→ GIVEN INSTRUCTION 1:
Answer these questions about the Spaces and S3 passage:
(a) Which kinds of files are supported through Spaces Object Storage?
(b) What does the "DigitalOcean Space" value of data_source_metadata represent?
(c) Which file_metadata value represents a file representation for an S3 bucket?

→ DOCUMENT PASSAGE:
* * *
All text, audio, video and image files are supported file formats via Spaces Object Storage.

Compatibility with S3

The Spaces API is interoperable with the AWS S3, so Digital Ocean Spaces makes use of the existing S3 endpoints.

This means that the source of Digital Ocean files is S3. To differentiate between data sources and files from Spaces Object Storage, additional metadata has been added:

Data Source Metadata

data_source_metadata: Indicates the type of data source. Possible values include:

  • S3: Represents an Amazon S3 data source.
  • DigitalOcean Space: Represents a DigitalOcean Spaces data source.

File Metadata

file_metadata: Specifies the type of file. Possible values include:

  • S3 File: Represents a file stored in Amazon S3.
  • DigitalOcean Space File: Represents a file stored in DigitalOcean Spaces.
  • S3 Bucket: Represents a file representation for a S3 Bucket.
* * *
→ GIVEN INSTRUCTION 2:
Please reproduce, unchanged, the part of the records that opens with the line containing "How much of a distance is" and closes with the line containing "Answer: the white", including both of those lines.
* * *
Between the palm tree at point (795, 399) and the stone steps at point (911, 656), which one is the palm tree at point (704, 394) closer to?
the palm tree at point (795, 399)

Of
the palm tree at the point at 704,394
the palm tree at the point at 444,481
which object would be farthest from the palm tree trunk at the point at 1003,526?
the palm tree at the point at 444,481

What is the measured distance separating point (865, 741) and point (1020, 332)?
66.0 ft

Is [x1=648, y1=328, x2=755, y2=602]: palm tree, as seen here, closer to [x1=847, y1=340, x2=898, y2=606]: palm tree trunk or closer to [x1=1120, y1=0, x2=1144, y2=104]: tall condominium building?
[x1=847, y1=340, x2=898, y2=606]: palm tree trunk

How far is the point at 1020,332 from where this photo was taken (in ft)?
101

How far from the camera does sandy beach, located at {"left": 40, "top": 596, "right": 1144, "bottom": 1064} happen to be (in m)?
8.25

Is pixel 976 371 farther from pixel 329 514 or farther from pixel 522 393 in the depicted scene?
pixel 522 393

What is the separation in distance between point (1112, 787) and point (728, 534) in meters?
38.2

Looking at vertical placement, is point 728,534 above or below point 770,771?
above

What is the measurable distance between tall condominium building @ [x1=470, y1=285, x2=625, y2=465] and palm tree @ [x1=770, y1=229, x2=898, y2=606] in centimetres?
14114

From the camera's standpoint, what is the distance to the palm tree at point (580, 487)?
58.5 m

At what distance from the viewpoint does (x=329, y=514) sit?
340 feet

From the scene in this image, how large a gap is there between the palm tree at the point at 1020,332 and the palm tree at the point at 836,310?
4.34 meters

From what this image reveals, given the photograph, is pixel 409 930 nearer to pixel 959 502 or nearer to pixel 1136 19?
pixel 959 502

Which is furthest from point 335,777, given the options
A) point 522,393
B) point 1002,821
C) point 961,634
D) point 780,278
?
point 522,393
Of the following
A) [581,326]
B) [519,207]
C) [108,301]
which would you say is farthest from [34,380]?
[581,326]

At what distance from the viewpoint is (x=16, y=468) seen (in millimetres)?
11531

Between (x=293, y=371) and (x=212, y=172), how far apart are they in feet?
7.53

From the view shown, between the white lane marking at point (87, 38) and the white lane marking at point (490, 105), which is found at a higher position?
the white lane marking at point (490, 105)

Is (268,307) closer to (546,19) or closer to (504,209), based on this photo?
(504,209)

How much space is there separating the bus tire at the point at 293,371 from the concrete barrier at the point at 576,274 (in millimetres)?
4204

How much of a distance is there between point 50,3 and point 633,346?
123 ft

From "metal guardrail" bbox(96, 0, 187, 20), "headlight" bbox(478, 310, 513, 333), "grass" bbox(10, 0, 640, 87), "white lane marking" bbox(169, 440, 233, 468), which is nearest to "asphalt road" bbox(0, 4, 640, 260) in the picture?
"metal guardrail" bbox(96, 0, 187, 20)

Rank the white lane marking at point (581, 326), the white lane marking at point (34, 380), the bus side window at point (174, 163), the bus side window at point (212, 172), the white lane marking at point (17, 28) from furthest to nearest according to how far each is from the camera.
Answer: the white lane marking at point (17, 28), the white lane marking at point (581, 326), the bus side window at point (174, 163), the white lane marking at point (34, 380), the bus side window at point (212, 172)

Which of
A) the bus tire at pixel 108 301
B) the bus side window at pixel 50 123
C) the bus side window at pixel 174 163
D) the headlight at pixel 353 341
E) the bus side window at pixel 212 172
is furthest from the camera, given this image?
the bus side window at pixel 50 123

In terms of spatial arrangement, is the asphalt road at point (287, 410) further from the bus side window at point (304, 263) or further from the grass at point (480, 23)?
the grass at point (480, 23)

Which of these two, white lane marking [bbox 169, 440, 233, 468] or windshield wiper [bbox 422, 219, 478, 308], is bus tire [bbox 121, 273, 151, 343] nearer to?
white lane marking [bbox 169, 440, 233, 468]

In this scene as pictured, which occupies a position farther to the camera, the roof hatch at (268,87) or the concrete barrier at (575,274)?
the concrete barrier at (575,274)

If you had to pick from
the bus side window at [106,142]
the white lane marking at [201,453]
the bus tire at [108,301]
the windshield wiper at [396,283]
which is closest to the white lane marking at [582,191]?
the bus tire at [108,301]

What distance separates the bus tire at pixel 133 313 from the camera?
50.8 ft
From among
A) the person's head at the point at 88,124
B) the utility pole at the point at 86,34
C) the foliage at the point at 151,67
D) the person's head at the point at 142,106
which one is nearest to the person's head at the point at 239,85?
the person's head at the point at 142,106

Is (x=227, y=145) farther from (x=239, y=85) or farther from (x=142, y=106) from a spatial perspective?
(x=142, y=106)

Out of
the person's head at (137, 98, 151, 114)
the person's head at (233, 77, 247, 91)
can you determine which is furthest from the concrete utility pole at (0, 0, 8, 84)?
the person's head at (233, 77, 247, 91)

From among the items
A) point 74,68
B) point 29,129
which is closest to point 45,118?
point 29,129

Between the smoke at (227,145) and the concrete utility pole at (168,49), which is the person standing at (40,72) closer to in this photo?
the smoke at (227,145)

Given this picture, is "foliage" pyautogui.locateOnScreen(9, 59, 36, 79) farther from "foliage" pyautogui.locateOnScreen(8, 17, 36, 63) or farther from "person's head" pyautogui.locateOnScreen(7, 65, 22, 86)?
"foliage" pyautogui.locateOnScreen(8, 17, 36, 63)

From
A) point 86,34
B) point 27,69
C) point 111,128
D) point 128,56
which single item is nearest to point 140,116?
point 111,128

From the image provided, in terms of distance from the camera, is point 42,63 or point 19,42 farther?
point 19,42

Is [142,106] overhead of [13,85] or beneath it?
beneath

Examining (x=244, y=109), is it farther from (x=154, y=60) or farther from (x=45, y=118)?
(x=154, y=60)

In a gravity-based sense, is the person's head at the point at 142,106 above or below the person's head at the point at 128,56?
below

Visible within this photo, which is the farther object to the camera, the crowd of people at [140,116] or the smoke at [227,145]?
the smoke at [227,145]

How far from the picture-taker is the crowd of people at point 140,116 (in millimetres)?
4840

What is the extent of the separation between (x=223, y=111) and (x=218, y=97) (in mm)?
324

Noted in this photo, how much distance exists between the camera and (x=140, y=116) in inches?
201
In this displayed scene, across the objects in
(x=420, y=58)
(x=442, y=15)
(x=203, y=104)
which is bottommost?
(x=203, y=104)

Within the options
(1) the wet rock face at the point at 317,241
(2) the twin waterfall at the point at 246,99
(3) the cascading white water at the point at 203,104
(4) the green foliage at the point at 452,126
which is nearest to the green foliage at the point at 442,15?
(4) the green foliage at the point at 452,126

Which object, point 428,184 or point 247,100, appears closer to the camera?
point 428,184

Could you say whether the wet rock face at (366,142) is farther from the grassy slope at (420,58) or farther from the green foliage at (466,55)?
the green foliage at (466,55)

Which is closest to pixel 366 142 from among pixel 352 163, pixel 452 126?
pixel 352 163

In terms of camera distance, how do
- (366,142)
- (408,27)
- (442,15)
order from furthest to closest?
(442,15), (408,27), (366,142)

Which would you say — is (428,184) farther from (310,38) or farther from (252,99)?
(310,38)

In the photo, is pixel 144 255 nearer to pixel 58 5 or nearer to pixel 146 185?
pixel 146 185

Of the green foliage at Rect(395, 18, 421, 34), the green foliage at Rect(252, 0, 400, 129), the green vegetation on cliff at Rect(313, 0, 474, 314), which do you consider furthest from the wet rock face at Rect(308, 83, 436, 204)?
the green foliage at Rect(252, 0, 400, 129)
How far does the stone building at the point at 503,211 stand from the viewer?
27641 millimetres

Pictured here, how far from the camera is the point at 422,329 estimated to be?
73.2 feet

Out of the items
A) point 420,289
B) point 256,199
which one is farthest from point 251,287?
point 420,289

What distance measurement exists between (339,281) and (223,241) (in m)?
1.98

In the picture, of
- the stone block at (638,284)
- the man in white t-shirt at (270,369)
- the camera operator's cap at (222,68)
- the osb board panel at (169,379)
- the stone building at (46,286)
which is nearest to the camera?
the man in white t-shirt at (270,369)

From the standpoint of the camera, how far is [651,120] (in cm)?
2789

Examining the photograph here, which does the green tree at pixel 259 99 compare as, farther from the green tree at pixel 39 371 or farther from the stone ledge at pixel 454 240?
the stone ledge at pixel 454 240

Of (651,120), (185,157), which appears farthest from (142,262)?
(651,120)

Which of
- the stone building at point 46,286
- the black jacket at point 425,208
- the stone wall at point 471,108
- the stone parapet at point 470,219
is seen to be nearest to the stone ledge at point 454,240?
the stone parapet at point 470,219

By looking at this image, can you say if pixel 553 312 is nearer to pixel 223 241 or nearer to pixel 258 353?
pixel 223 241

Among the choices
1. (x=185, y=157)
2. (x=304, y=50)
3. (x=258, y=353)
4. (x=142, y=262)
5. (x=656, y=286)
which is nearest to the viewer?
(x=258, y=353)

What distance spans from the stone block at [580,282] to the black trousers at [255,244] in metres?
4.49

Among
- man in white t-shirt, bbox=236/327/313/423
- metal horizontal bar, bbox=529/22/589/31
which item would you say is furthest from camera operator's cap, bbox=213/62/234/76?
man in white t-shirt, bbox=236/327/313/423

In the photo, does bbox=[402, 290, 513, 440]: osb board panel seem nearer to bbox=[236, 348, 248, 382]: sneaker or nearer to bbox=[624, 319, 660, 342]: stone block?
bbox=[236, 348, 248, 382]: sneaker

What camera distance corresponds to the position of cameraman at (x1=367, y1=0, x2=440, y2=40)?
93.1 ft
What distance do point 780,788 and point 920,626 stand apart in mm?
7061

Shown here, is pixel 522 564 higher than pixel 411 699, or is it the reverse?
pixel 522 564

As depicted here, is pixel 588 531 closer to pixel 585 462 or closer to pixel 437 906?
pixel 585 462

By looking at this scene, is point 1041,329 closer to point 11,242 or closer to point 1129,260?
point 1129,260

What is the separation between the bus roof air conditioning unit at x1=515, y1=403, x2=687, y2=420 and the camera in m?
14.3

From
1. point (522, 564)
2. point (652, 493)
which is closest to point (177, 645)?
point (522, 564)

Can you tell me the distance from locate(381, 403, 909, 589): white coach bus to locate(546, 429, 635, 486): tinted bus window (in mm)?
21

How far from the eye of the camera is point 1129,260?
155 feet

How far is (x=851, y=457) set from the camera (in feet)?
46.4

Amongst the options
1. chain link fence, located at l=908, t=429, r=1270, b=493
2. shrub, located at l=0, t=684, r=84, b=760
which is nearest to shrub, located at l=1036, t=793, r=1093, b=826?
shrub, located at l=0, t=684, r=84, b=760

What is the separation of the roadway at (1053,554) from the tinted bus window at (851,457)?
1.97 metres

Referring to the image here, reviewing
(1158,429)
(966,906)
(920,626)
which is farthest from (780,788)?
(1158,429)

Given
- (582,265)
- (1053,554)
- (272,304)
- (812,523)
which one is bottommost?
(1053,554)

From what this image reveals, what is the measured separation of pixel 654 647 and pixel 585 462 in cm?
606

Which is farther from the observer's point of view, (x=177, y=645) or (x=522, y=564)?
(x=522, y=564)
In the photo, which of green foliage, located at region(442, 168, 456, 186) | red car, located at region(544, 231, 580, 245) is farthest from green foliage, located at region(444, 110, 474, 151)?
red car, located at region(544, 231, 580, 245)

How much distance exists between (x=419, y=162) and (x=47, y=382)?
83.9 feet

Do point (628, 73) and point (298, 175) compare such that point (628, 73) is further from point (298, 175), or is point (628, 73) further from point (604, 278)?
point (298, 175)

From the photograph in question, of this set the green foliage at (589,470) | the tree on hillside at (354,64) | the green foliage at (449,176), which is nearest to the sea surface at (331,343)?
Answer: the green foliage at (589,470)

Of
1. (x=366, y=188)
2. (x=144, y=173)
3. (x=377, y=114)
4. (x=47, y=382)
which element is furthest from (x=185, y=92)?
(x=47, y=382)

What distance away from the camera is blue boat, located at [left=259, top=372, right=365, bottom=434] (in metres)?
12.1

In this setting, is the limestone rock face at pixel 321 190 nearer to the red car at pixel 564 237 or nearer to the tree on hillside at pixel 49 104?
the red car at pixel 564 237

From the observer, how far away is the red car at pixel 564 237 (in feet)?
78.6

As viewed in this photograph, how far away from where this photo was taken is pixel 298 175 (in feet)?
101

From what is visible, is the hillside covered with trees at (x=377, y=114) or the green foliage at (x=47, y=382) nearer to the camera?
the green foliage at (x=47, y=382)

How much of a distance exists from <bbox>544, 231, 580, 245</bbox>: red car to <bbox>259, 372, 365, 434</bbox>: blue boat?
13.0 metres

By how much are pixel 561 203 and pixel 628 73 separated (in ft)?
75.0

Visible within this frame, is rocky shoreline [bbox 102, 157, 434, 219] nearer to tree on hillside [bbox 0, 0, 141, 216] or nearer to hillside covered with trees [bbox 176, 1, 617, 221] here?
* * *
→ SOLUTION 1:
(a) All text, audio, video and image files.
(b) A DigitalOcean Spaces data source.
(c) S3 Bucket.

→ SOLUTION 2:
How much of a distance is there between point 50,3 and point 633,346?
123 ft

From "metal guardrail" bbox(96, 0, 187, 20), "headlight" bbox(478, 310, 513, 333), "grass" bbox(10, 0, 640, 87), "white lane marking" bbox(169, 440, 233, 468), which is nearest to "asphalt road" bbox(0, 4, 640, 260) in the picture?
"metal guardrail" bbox(96, 0, 187, 20)

Rank the white lane marking at point (581, 326), the white lane marking at point (34, 380), the bus side window at point (174, 163), the bus side window at point (212, 172), the white lane marking at point (17, 28) from furthest to nearest according to how far each is from the camera.
Answer: the white lane marking at point (17, 28), the white lane marking at point (581, 326), the bus side window at point (174, 163), the white lane marking at point (34, 380), the bus side window at point (212, 172)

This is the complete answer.